Poland Poised for Judicial Overhaul Set to Widen EU SchismBy
Law to give politicians right to pick judges of top council
Council of Europe says draft bill risks eroding freedoms
Poland’s ruling party is poised to approve a law giving politicians more sway over the judiciary, a plan that risks further souring relations with the European Union over human rights and the rule of law.
A draft law that entered parliamentary debate on Wednesday aims to give parliament the right to pick judges that sit on the country’s influential judiciary council and shorten the panel’s term. The aim is to make the judiciary more efficient and boost politicians’ control over courts, ruling Law & Justice party lawmaker Stanislaw Piotrowicz said.
The Council of Europe, a human rights group backed by 47 nations on the continent, has joined Poland’s ombudsman and opposition parties in denouncing the plan, saying it counters the country’s constitution and risks eroding freedoms.
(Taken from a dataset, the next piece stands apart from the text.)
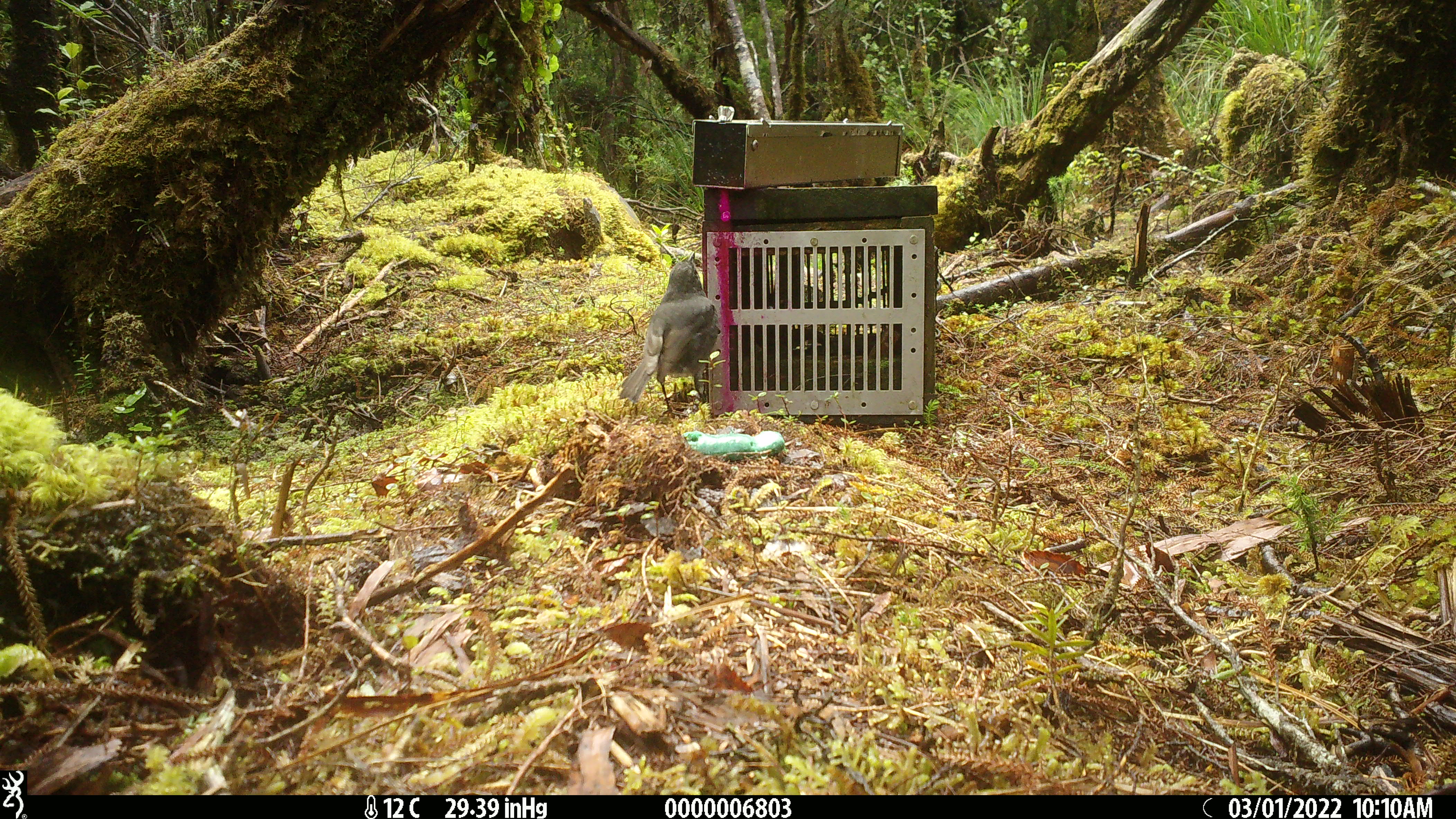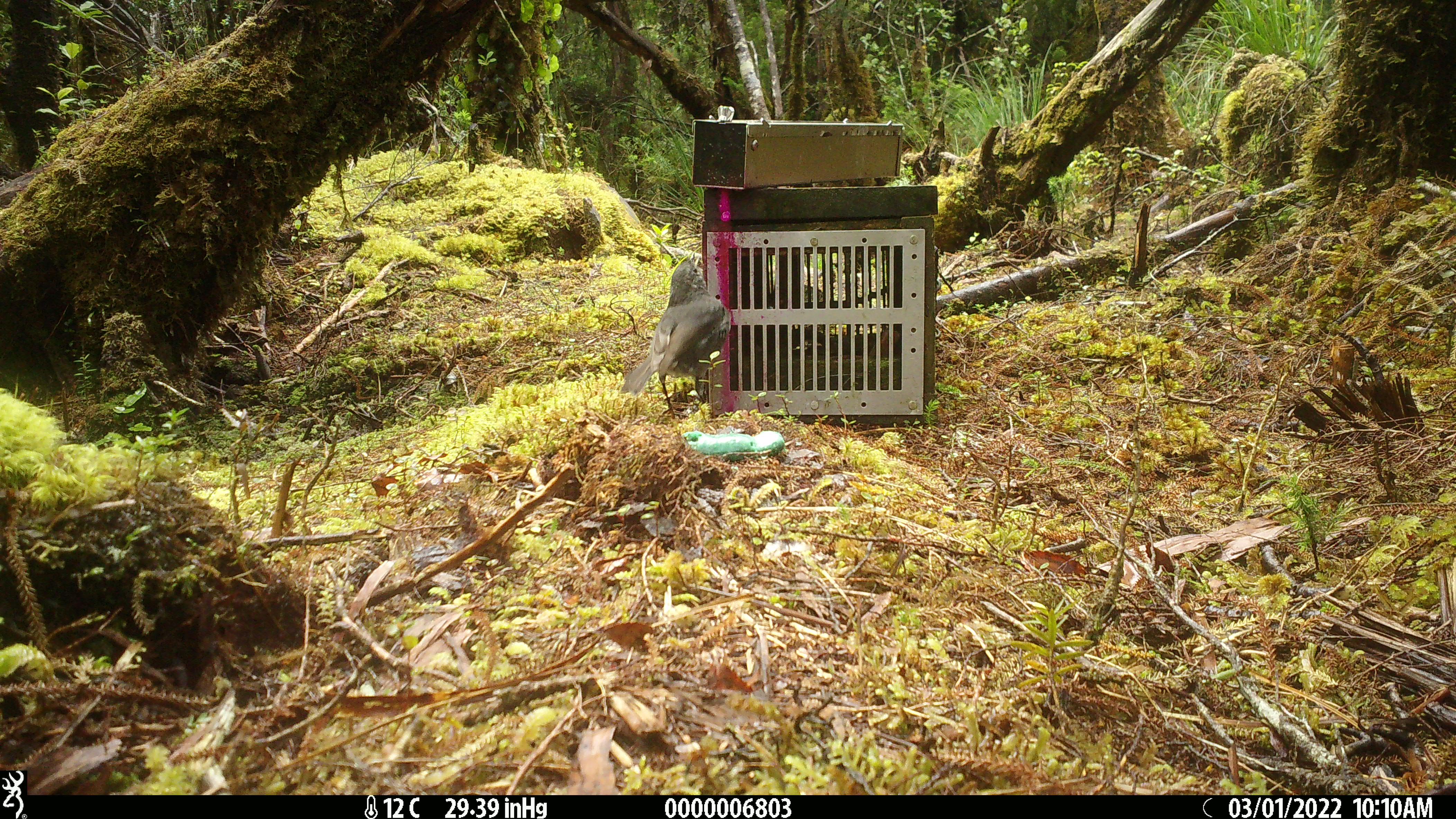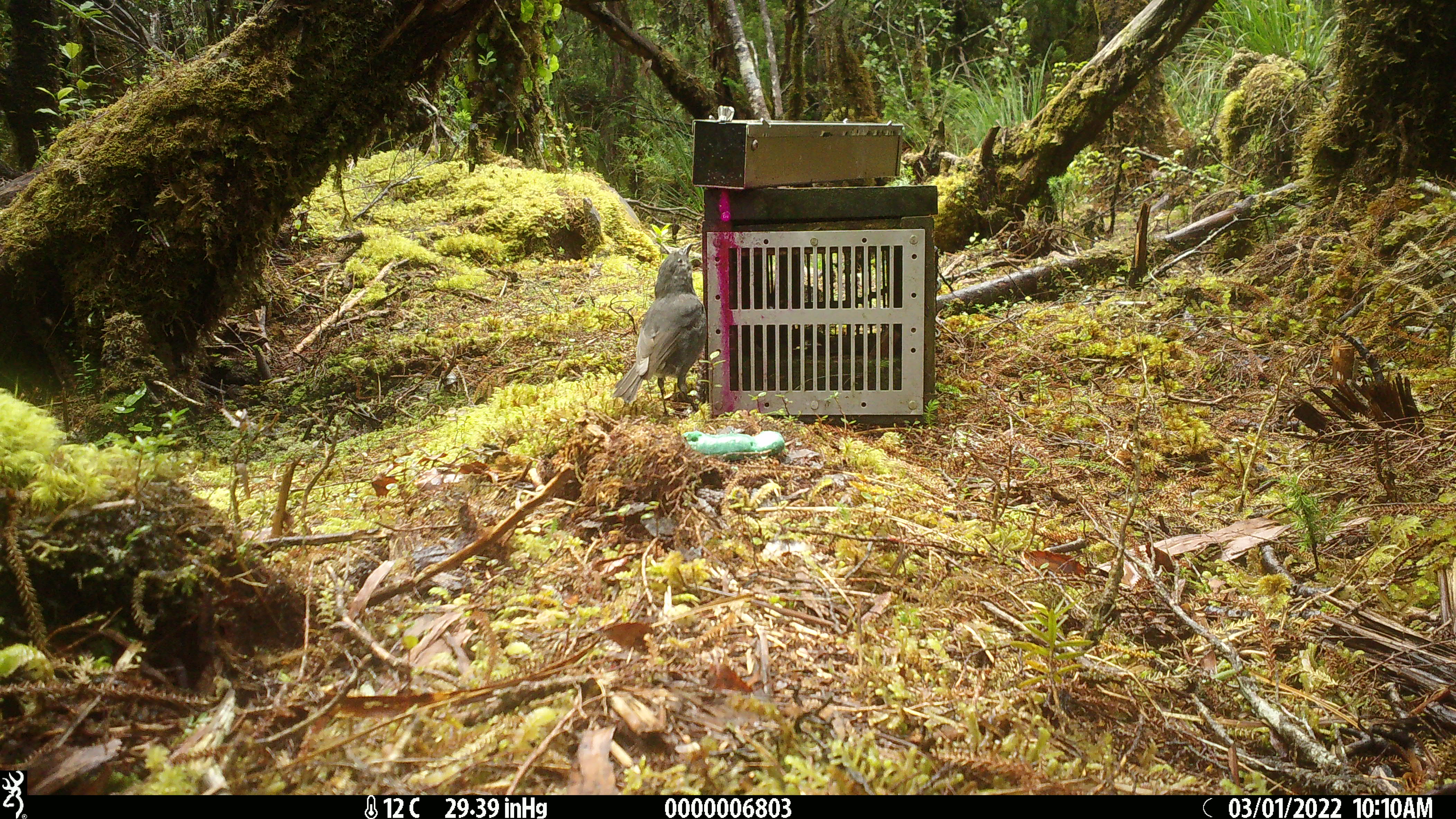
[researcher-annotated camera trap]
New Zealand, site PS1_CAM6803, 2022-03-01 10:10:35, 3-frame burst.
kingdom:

“Today is a black day for the judiciary,” Robert Kropiwnicki, a member of the opposition Civic Platform, said in a debate of the law in the assembly on Wednesday. “This law is an attempt to change the Polish constitution. Parliament isn’t omnipotent and shouldn’t overrule checks and balances to control the judiciary.”
The law may be passed as early as this week. Its approval -- almost given as Law & Justice controls majorities in both Polish houses of parliament -- may further tarnish the government’s reputation on democratic standards. The EU’s executive launched an unprecedented probe into whether a member state is adhering to the bloc’s values after the ruling party pushed through laws that gave it control over the Constitutional Tribunal.
The government is now seeking to overhaul the judiciary council, a body whose members are currently picked by judges. The panel, which also includes politicians, decides on appointments to the nation’s 400 courts. A separate draft law, also slated for debate Wednesday, gives the justice minister exclusive control over the appointing of the heads of courts, a process that now requires consultations with representatives of the judiciary.
Last month Poland rejected EU criticism on its adherence to the rule of law as a “dikat” and the government declared that it had no plans to implement the European Commission’s demands to restore the constitutional order. In response, Germany proposed a plan to tie future EU funding to whether members uphold the bloc’s democratic norms.
The country of 38 million people began its collision course with EU soon after the 2015 election victory of Law & Justice, which appointed judges to the Constitutional Tribunal in a move the court later ruled as illegal. The government has also refused to publish rulings from the panel that it doesn’t agree with, preventing them from taking force.
Party leader Jaroslaw Kaczynski, who holds the power behind Prime Minister Beata Szydlo’s cabinet, also called for the curbing of foreign ownership in media this year after the government purged hundreds of journalists from Polish outlets and put state-held television and radio under its direct control. Ombudsman Adam Bodnar said Wednesday that even his job may be at risk.
“When I read the draft I couldn’t believe it,” Bodnar told lawmakers. “It foresees cutting terms that are set in constitution immediately after the law is passed. So one could ask who will be next, the head of Supreme Audit Chamber? Or maybe the Ombudsman?”